**Set problem:** Write the data below as a JSON list of strings, one per line. Skip blank lines and leave the pictures out.

[Source material start]

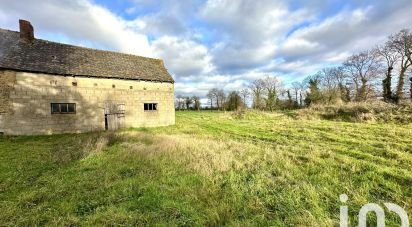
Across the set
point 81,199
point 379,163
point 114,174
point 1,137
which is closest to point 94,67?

[Source material end]

**Task solution:**
[
  "Across the set",
  "point 81,199",
  "point 379,163",
  "point 114,174",
  "point 1,137",
  "which is closest to point 94,67?"
]